*** Data records
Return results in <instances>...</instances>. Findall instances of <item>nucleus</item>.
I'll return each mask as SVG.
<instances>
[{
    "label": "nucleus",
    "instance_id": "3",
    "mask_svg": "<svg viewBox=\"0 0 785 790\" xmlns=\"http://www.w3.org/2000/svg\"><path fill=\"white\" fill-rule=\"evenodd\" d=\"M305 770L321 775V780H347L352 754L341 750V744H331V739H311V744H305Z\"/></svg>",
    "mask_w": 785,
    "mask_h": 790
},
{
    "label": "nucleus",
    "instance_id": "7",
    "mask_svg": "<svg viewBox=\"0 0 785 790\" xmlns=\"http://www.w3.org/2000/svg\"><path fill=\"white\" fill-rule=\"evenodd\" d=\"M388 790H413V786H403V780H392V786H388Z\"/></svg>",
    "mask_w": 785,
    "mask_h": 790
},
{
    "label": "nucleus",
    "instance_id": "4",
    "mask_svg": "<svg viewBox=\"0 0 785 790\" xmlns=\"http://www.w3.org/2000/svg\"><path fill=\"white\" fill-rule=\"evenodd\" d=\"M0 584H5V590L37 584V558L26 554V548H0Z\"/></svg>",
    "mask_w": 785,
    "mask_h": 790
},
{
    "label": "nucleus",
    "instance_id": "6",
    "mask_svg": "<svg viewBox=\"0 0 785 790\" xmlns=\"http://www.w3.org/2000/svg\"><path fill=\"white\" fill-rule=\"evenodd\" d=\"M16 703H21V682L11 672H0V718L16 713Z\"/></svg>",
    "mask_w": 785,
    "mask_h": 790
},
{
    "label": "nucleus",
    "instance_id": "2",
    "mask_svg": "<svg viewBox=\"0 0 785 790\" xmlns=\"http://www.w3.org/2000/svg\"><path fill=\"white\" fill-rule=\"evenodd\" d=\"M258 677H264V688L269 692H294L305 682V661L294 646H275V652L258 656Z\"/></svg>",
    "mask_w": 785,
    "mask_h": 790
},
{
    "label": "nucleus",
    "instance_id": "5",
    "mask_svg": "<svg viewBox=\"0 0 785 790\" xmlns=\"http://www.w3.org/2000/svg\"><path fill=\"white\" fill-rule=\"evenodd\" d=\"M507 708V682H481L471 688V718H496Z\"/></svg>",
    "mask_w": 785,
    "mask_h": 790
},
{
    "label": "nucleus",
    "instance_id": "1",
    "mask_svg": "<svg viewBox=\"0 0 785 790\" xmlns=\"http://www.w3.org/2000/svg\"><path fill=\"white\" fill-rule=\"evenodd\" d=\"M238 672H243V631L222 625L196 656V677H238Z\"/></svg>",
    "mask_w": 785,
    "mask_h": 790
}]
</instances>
******
Locate every line in the listing that contains the string "instances", and copy each one. Matching is case-sensitive.

▶ _Answer to this exercise_:
Return results in <instances>...</instances>. Findall instances of <item>nucleus</item>.
<instances>
</instances>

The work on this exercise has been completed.